Le "secret des affaires", sorti par la porte en France en janvier dernier, va-t-il revenir par la fenêtre en Europe ? Le Parlement européen examine à partir de mardi, en commission, une proposition de directive européenne "sur la protection des savoir-faire et des informations commerciales non divulgués (secrets d'affaires) contre l’obtention, l'utilisation et la divulgation illicites". Jugé liberticide par ses détracteurs, dont plusieurs ONG et des journalistes, le texte a fédéré plus de 270.000 signatures contre lui, dans le cadre d'une pétition lancée par Elise Lucet, présentatrice du JT de 13h sur France 2 et rédactrice en chef de l'émission d'enquêtes "Cash Investigation". Europe 1 vous explique les raisons de cette polémique.

Que dit le texte ? Le site officiel de l’Union européenne, europa.eu, définit les secrets d’affaires comme des "informations clés dont les entreprises, les chercheurs et les innovateurs veulent généralement préserver le caractère confidentiel au sein de leur organisation ou de réseaux de partenaires afin d'obtenir ou de conserver un avantage concurrentiel."

Le Parlement européen, alarmé par l’augmentation du vol de secret d’affaires - 25% des entreprises européennes sont concernées, selon l’U.E -, a décidé d’y remédier. Une proposition de directive sera donc étudiée afin de poursuivre toute personne qui révèlerait une information confidentielle d’une société concernant, par exemple, un procédé de fabrication, une liste de client ou des données relatives au lancement de produits.

Y’-a-t-il déjà eu un précédent ? Une proposition similaire avait failli voir le jour en France au début de l’année. La loi Macron, anticipant la directive européenne, avait tenté d’adopter une mesure sur le secret des affaires. Un amendement, présenté par le député PS Richard Ferrand, prévoyait que "le fait pour quiconque de prendre connaissance ou de révéler sans autorisation, ou de détourner toute information protégée au titre du secret des affaires (...) est puni de 3 ans d’emprisonnement et de 375 000 euros d’amende."

Une mesure qui a provoqué la colère des syndicats de journalistes et des ONG, inquiets des conséquences sur la liberté d’information. Une tribune intitulée "informer n’est pas un délit", signée par une trentaine de médias dont Europe 1, était parue courant janvier pour dénoncer cet amendement. Face à ce tollé, le ministre de l’Economie Emmanuel Macron a finalement décidé fin janvier d’écarter le texte pour garantir "la liberté de la presse, la liberté d'information, la liberté d'investigation".
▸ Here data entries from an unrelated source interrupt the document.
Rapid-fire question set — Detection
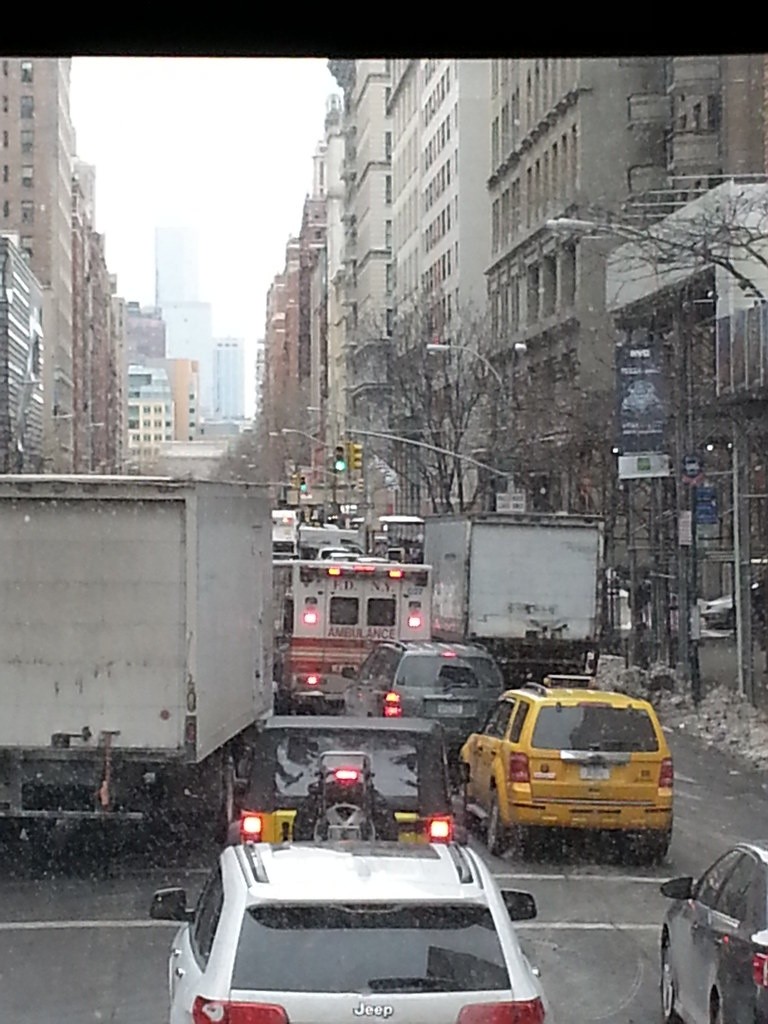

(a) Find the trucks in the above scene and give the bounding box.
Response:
[0,467,279,867]
[417,512,610,690]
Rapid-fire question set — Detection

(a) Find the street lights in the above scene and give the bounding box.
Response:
[424,342,504,387]
[542,215,766,308]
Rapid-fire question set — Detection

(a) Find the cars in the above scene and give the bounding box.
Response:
[234,710,455,851]
[456,678,676,871]
[341,640,510,742]
[262,506,435,709]
[657,835,767,1024]
[148,844,559,1024]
Pourquoi une telle levée de boucliers ? L’article 4 de la proposition prévoit d’interdire les poursuites judiciaires en cas d’"usage légitime du droit à la liberté d'expression et d'information". Mais cette exception n’a pas apaisé la colère d’associations de journalistes et d’ONG, inquiets des conséquences sur la liberté de la presse. En effet, ils craignent que la mesure n’empêche le travail des journalistes d’investigation et serve à poursuivre les "lanceurs d’alerte", ces salariés qui dénoncent les pratiques illicites de leurs entreprises. Une pétition contre le texte, lancée par Elise Lucet, la journaliste de France 2, a ainsi recueilli près de 300.000 signatures sur change.org.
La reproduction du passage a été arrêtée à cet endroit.